**Tarefa proposta**
Reproduza, sem nenhuma alteração, o trecho do texto fornecido que vai de "A música boa" até "para a música.", inclusive.

**Texto fornecido**
· · · · · · ·

A música boa não tem fronteiras. Então quando você pega uma boa música e a transforma em algo muito mais… Sei lá, nós precisamos disso para chegar até essa garotada aí. Estou chegando da Europa, passei pela Alemanha, Paris, depois emendei o Brasil, então tudo o que se faz em termos de música, principalmente quando trazemos novidade, é muito bom. É bom para o público, para a cultura, para experimentos, para a música.
O Virgula é um site jovem, cujos leitores também são muito jovens. Como o público jovem e os artistas jovens te recebem?
Cara, tem uns que ficam de joelhos, tem outros que têm medo de chegar perto. Mas o carinho é um só, sempre com muito tesão. Eles me respeitam bastante, e eu sugo um pouquinho. Não sou vampira, mas sugo um pouquinho da energia e também dou um pouco da minha. Penso sempre: “você tem que buscar esse pessoal”.
Recentemente você fez até uma parceria com Thiaguinho, do Exaltasamba, que é um sucesso com a galera mais jovem. Gosta do grupo?

· · · · · · ·

**Material fornecido**
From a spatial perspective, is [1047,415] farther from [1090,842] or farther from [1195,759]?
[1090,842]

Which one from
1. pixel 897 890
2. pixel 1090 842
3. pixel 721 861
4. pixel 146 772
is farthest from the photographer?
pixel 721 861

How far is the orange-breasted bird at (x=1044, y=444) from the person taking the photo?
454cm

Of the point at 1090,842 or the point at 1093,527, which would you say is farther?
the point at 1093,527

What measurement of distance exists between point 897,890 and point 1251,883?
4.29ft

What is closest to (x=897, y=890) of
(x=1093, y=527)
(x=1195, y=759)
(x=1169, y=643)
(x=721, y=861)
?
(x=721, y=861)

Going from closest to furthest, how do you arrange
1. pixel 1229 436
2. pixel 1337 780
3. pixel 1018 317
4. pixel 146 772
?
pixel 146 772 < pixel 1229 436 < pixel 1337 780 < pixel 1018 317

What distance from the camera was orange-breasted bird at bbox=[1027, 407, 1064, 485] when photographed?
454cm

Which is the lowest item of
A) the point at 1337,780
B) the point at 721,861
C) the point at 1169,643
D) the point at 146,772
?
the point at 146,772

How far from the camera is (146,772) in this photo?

· · · · · · ·

**Resposta escrita**
A música boa não tem fronteiras. Então quando você pega uma boa música e a transforma em algo muito mais… Sei lá, nós precisamos disso para chegar até essa garotada aí. Estou chegando da Europa, passei pela Alemanha, Paris, depois emendei o Brasil, então tudo o que se faz em termos de música, principalmente quando trazemos novidade, é muito bom. É bom para o público, para a cultura, para experimentos, para a música.